In this particular case, where you specifically wait for solrs to be live and shards active, I think we should make sure that everything is deleted (including folders) correctly
I am not looking for a bullet-proof solution. I believe we can always some up with crazy scenarios where you end up with a half deleted collection. But this particular scenario should work, I believe.

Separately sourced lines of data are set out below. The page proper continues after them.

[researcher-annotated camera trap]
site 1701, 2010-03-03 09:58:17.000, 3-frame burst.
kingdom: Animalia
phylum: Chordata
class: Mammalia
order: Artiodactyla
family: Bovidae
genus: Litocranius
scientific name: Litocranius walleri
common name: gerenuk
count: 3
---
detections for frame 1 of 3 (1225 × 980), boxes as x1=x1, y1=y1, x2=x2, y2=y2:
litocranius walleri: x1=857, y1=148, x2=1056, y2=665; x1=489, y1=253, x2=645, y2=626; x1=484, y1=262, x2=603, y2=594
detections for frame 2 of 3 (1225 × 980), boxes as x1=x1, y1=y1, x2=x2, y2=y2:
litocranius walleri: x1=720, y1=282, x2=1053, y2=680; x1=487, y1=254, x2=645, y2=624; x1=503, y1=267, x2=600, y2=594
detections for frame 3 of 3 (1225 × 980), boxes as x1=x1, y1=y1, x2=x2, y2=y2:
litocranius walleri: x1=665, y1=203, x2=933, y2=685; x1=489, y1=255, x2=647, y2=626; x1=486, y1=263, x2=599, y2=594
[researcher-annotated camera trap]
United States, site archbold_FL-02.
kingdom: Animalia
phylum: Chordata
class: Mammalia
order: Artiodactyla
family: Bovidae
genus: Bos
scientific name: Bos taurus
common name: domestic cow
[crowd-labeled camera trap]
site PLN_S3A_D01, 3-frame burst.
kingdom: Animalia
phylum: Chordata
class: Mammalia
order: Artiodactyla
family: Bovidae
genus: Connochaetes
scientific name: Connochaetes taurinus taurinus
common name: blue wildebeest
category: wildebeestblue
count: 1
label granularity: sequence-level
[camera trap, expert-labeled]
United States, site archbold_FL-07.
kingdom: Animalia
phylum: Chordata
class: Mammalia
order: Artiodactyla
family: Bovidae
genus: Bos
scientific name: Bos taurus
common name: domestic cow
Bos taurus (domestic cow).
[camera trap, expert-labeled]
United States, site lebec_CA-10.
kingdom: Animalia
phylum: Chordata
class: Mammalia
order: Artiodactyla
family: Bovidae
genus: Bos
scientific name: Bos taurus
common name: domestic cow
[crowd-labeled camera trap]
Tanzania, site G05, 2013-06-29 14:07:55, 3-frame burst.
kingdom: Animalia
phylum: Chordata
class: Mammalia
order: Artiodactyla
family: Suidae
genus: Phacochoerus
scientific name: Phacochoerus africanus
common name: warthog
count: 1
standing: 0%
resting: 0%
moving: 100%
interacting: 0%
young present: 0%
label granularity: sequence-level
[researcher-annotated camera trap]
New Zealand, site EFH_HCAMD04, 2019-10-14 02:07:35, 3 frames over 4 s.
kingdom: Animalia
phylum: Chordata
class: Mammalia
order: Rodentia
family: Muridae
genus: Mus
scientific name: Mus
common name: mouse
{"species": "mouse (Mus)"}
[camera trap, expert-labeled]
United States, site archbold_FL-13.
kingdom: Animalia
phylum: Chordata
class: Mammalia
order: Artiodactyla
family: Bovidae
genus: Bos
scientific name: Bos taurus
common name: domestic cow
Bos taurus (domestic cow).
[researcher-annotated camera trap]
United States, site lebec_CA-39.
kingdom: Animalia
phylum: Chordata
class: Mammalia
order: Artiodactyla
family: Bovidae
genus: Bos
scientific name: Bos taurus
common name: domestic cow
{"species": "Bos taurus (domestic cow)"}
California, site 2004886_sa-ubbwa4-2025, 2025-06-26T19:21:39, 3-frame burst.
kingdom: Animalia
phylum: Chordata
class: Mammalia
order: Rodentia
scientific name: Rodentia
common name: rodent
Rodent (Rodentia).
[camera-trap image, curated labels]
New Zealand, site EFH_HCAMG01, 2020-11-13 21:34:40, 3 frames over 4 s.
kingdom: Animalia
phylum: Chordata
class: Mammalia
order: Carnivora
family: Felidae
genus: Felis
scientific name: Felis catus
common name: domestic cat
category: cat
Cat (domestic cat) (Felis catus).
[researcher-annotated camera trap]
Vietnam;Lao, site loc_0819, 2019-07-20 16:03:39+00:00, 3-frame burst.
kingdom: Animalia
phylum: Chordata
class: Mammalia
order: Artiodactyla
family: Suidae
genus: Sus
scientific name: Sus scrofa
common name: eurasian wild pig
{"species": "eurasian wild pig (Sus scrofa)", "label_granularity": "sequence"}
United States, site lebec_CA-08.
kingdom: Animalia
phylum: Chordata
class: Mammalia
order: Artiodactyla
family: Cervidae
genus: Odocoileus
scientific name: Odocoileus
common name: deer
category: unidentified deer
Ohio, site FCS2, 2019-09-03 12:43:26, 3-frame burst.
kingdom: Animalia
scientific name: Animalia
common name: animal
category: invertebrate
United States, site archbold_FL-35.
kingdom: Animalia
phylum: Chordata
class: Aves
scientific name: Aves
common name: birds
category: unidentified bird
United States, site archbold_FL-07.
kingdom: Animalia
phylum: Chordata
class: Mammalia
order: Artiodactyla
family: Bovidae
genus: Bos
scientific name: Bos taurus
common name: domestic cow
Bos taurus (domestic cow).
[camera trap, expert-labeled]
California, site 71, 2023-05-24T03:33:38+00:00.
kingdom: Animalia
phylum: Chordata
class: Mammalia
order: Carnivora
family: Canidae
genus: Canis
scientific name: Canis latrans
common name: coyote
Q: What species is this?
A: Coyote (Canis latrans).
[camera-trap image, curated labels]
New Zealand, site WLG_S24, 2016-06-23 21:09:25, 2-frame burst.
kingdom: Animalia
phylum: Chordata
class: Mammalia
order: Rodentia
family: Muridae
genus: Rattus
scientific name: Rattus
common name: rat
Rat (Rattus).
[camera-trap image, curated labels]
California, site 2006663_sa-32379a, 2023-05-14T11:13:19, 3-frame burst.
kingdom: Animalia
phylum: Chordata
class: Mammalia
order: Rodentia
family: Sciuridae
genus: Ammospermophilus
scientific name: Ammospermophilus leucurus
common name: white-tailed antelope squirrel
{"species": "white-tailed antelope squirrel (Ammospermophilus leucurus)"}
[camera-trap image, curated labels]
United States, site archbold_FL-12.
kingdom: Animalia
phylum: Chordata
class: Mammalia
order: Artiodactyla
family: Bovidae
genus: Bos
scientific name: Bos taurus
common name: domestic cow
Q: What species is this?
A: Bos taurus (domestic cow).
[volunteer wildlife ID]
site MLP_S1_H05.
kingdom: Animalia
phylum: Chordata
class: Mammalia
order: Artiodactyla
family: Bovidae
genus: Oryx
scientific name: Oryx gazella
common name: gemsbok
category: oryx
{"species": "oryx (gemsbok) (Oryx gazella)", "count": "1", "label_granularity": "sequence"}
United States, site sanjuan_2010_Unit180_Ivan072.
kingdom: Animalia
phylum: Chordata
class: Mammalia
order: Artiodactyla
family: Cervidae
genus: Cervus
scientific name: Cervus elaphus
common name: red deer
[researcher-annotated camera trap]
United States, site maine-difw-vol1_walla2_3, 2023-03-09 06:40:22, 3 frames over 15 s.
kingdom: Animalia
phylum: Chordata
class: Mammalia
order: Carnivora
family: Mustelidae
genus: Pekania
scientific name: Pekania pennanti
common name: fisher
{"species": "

Please note, that I have seen other scenarios where only parts of the stuff in clusterstate is deleted (try removing the parts about waiting for active shards in CollDelete.java - so that you are only waiting for live Solrs), they just seem to be harder to reproduce consistently. But the fact that you can have such situations also, might help when designing the robust solution.
Please also note, that I tested this on 4.7.2 because it is the latest java6 enabled release and I only had java6 on my machine. One of my colleagues have tested 4.8.1 on a machine with java7 - no difference.